James scosse la testa. «Ho fatto solo ciò che avrebbe fatto chiunque altro, se fosse stato lì.»

«Oh, no, non penso», lo contraddì il preside. «Hai dimostrato un grande coraggio, James, un coraggio che tanti uomini adulti possono solo sognarsi.» A James sembrò quasi che stesse parlando un po’ di se stesso, ma ovviamente non fece domande inopportune, non aveva con l’uomo un tale grado di confidenza da potersele permettere. «Spero che tu sia riuscito a dormire, dopo…»

«A malapena, l’adrenalina mi ha tenuto sveglio un bel po’ di tempo.» 

Oltre che gli strenui tentativi di stanare i ragni che si erano rifugiati sotto la mia finestra, pensò.
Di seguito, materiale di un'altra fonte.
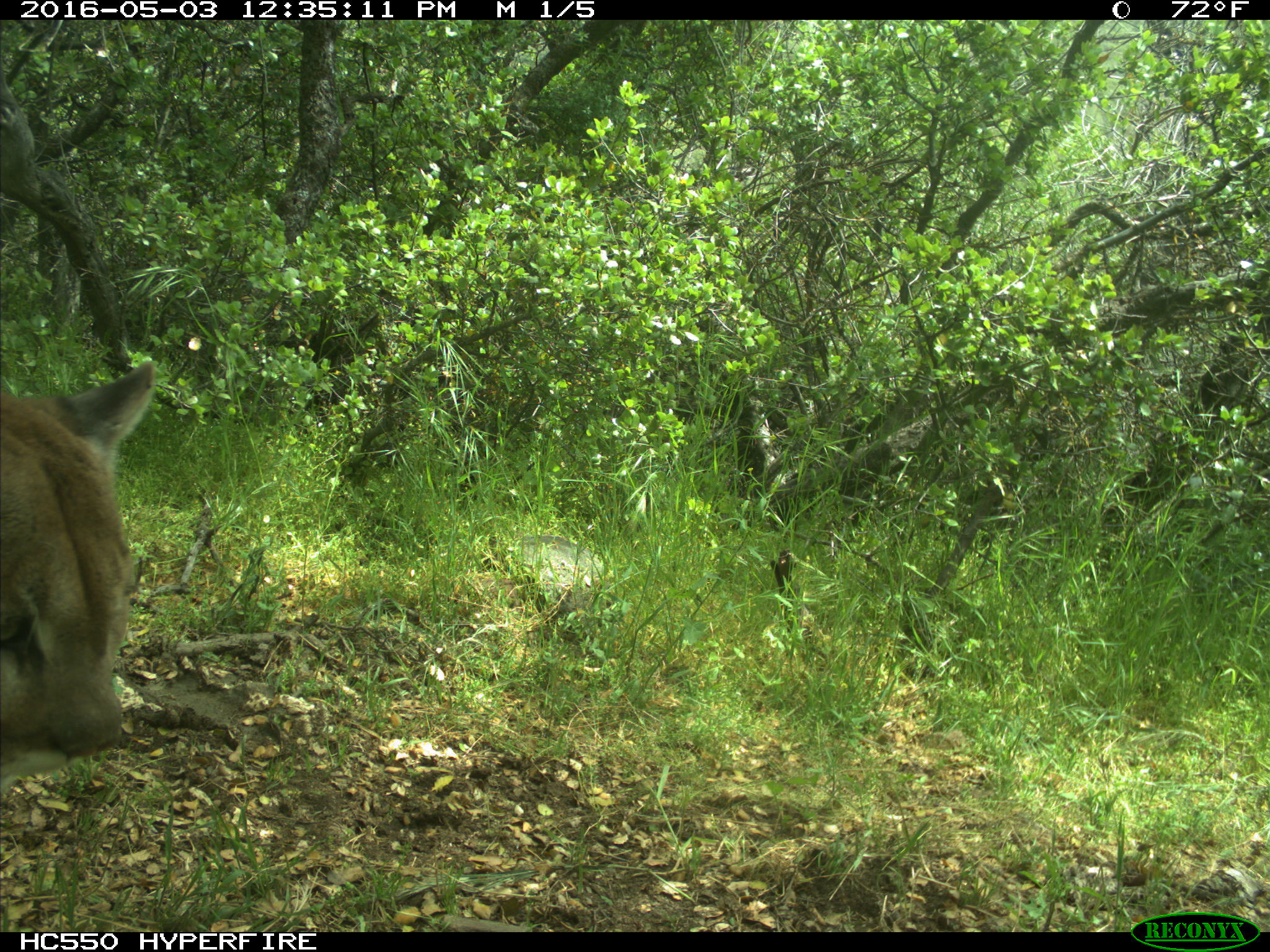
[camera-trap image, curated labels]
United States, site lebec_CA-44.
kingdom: Animalia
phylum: Chordata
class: Mammalia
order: Carnivora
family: Felidae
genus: Puma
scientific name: Puma concolor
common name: mountain lion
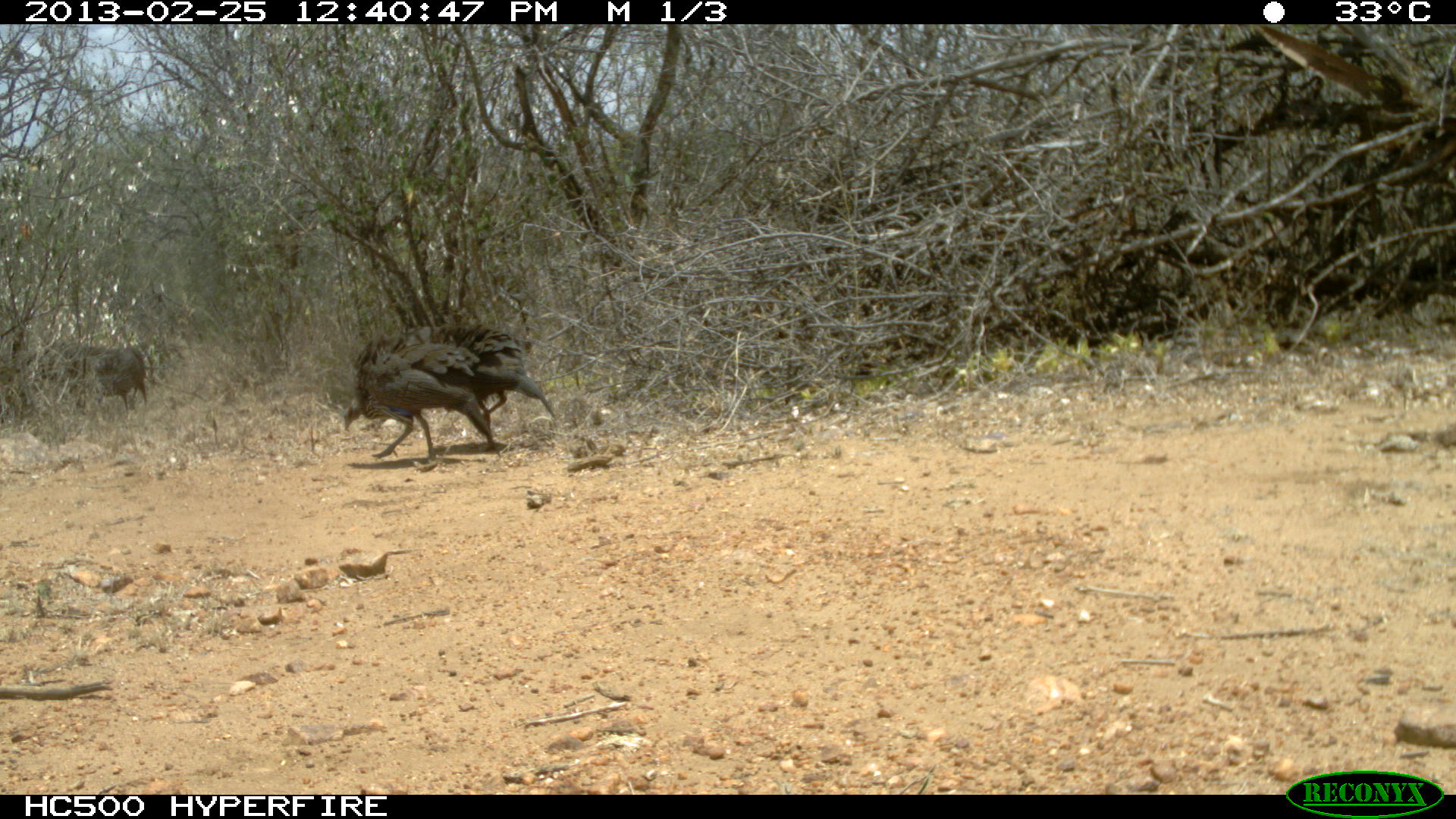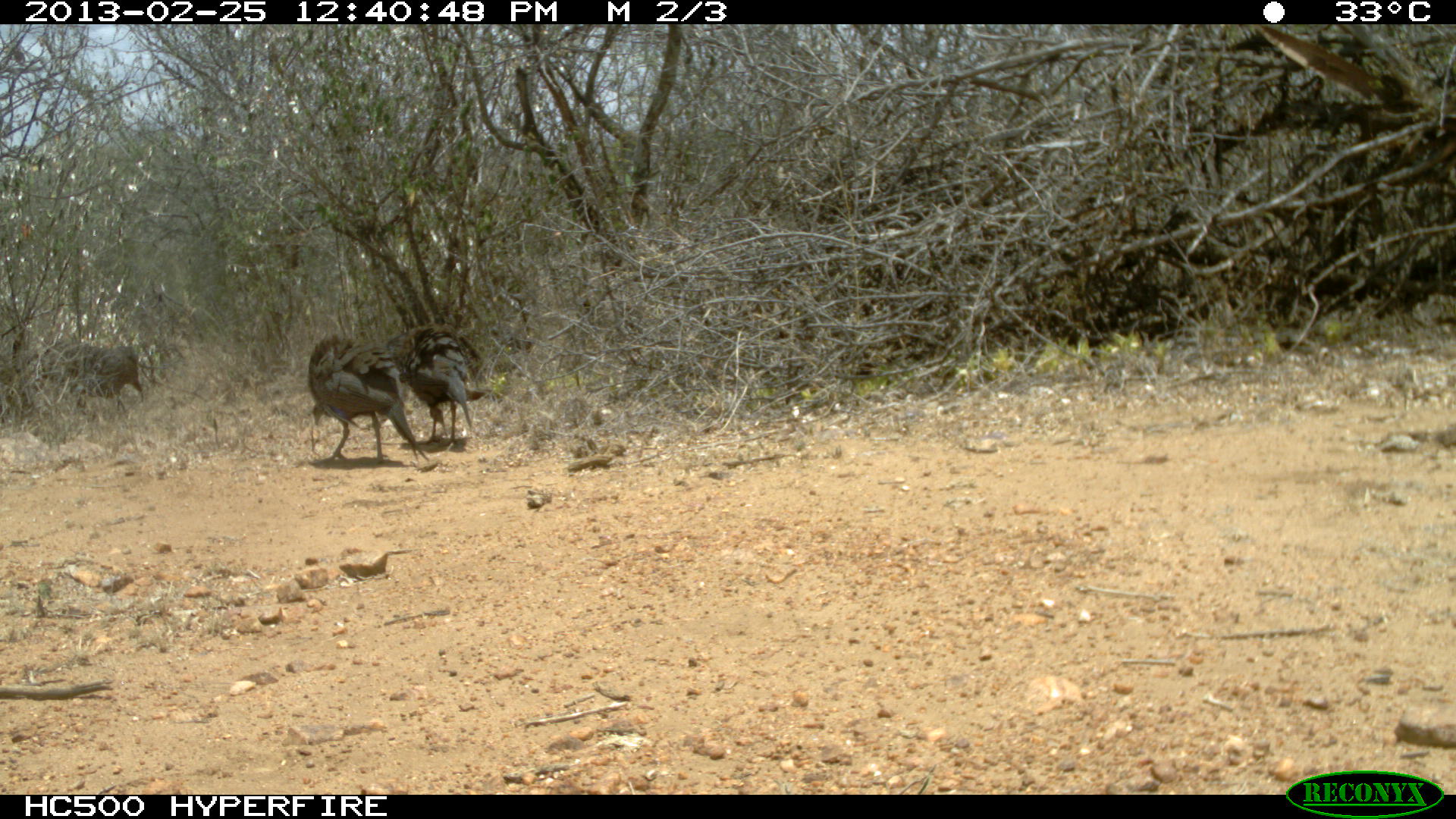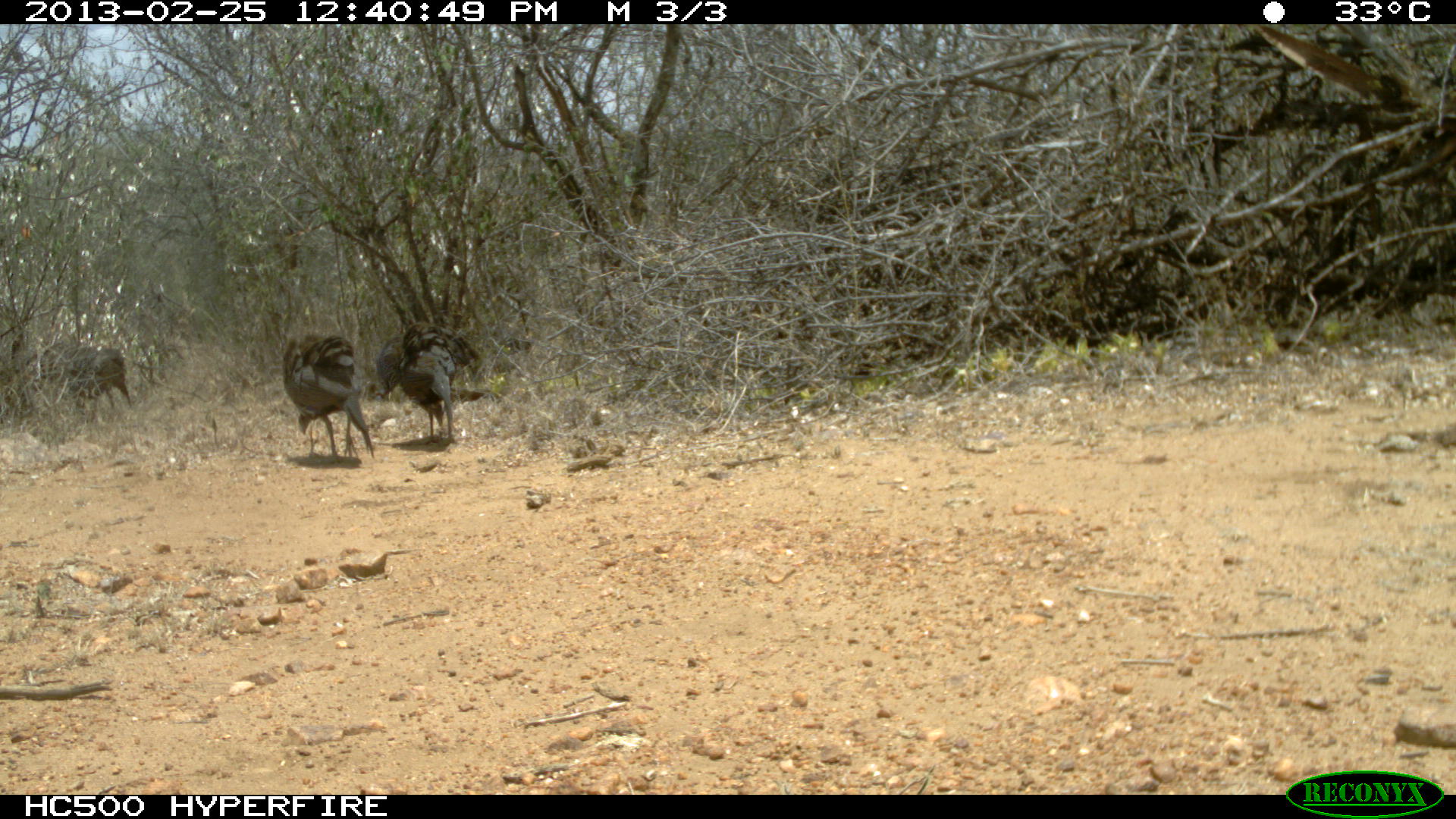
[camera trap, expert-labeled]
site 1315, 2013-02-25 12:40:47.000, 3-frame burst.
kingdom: Animalia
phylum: Chordata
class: Aves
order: Galliformes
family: Numididae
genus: Acryllium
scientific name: Acryllium vulturinum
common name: vulturine guineafowl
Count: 7.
Alla fine si era dato per vinto e si era buttato a letto, per poi addormentarsi dopo un tempo esageratamente lungo. 

Intanto Corner si era voltato di nuovo verso il parco, le mani intrecciate dietro la schiena, in una posa evidentemente riflessiva. 

«Preside Corner?» lo chiamò James. Doveva chiederglielo, anche se dubitava che l’uomo gli avrebbe detto davvero ciò che pensava, in merito. L’altro si girò e ne incontrò lo sguardo. «Cosa pensa che sia successo, questa notte? A Pansy, intendo.»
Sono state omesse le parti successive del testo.